By transferring the planes to American escorts rather than handing them over directly to the Ukrainians, the Polish government would avoid the logistical challenge of passing planes across the border, although it is not clear whether the United States can legally accept the transfer of Polish planes. .
Polish MiGs were upgraded in 2013 and 2014 with new avionics and other equipment to increase their lifespan, although the Polish Air Force has focused more on its growing fleet of F-16s, along with 32 incoming F-35s. , the first of which will arrive in 2024. It is likely that some of the new and sensitive technologies installed on the MiGs will be withdrawn before they are transferred to the Ukrainians.
A senior Defense Department official told reporters at the Pentagon on Tuesday that the airspace over Ukraine remains disputed, with neither the Ukrainians nor the Russians owning the skies.
“Ukrainians are still capable of aviation and missile defense,” said the official, who spoke on condition of anonymity to discuss ongoing operations. “The Russians continue to fly and are also capable of missile defense — very little of the country of Ukraine is not covered by some kind of Russian surface-to-air missile capability.”
The aircraft saga began just days after Russia invaded Ukraine, when the European Union’s security chief, Josep Borrell, said Poland, along with other eastern European countries that still fly Russian fighter jets, had agreed to quickly transfer the planes to Ukrainian pilots.

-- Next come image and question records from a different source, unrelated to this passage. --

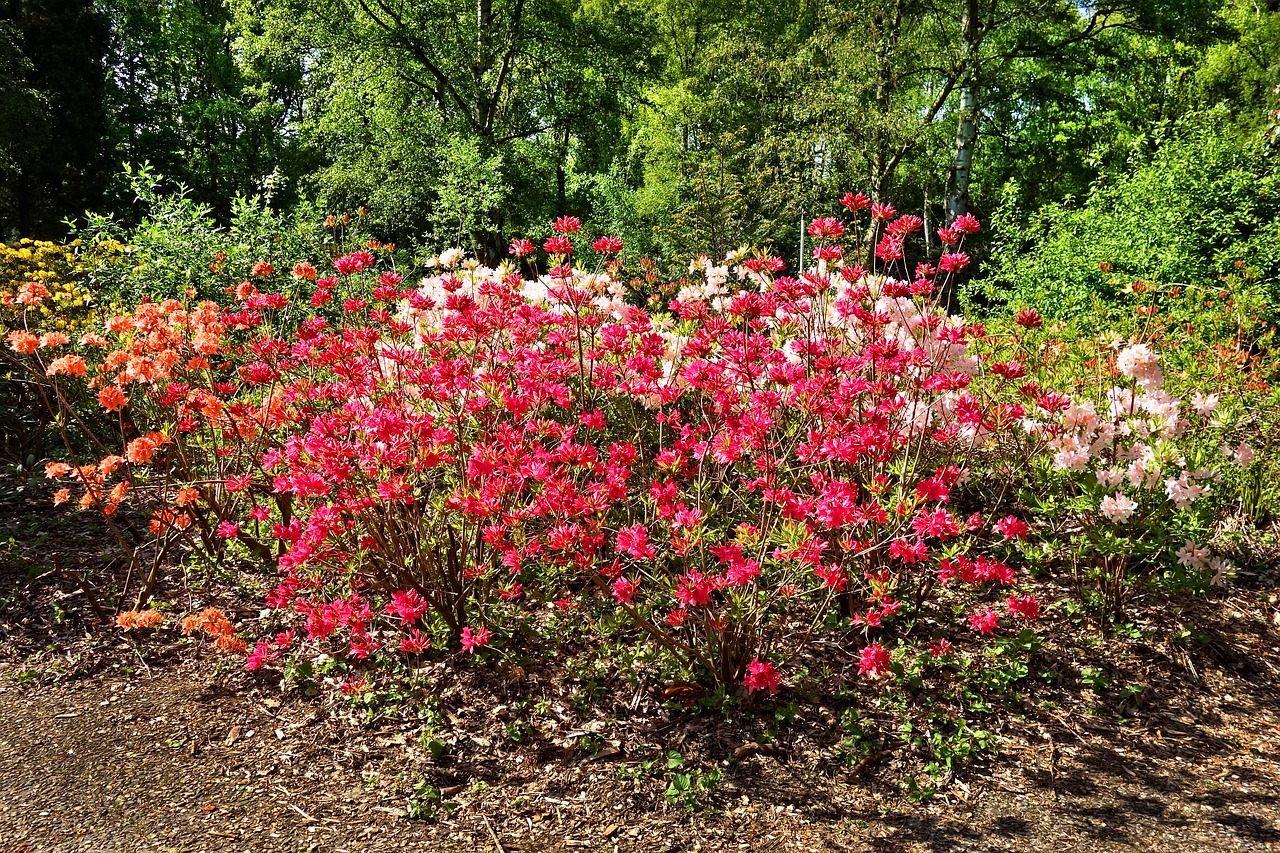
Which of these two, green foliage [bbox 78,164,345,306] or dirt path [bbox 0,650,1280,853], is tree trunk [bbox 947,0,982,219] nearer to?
green foliage [bbox 78,164,345,306]

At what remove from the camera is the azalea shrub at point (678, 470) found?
8.55ft

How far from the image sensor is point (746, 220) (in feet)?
50.8

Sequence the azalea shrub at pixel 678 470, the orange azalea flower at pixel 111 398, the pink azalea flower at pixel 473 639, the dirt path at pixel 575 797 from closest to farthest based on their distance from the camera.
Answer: the dirt path at pixel 575 797
the azalea shrub at pixel 678 470
the pink azalea flower at pixel 473 639
the orange azalea flower at pixel 111 398

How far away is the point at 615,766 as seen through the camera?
260 cm

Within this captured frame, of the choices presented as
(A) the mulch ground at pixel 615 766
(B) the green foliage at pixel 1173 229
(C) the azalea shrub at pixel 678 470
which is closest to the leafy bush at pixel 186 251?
(C) the azalea shrub at pixel 678 470

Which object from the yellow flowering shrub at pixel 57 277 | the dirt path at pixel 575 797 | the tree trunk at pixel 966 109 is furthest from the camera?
the tree trunk at pixel 966 109

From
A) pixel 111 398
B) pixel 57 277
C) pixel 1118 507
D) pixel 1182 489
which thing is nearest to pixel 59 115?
pixel 57 277

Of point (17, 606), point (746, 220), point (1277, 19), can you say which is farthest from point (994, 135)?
point (17, 606)

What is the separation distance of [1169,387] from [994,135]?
20.7m

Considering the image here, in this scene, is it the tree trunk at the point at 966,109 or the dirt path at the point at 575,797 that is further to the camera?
the tree trunk at the point at 966,109

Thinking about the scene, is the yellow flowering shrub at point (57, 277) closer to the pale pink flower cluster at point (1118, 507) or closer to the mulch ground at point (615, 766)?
the mulch ground at point (615, 766)

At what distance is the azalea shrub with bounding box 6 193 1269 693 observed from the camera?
2.61 meters

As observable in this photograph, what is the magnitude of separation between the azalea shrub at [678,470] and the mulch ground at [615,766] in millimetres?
276

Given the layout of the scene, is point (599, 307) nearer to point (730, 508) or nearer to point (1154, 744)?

It turns out that this is not the case. Borrell later retracted those comments, saying it was up to individual countries to decide, and Polish President Andrzej Duda publicly rejected the agreement.
But US officials confirmed this weekend That a possible transfer was still under discussion. Secretary of State Anthony Blinken said Sunday that the United States is working with Poland on plans to provide Ukraine with MiG-29s, and “refill whatever they give the Ukrainians” on CNN’s “State of the Union.”
However, Warsaw seemed etched, with a government office tweeting on Sunday that “Poland will not send its fighter planes to Ukraine and will not allow the use of its airports. We are helping tremendously in many other areas.”
As for Poland’s request for American aircraft, it is likely to receive F-16s in exchange for abandoning the MiG-29s.
Other countries operating the MiG-29s include Slovakia and Bulgaria, although both countries last week rejected the idea of moving their planes.
Slovakia’s small fleet of MiG-29s is the country’s only combat aircraft, and the government is uneasy about losing any of its air power until it finalizes an agreement with Poland to provide protection for Slovak airspace.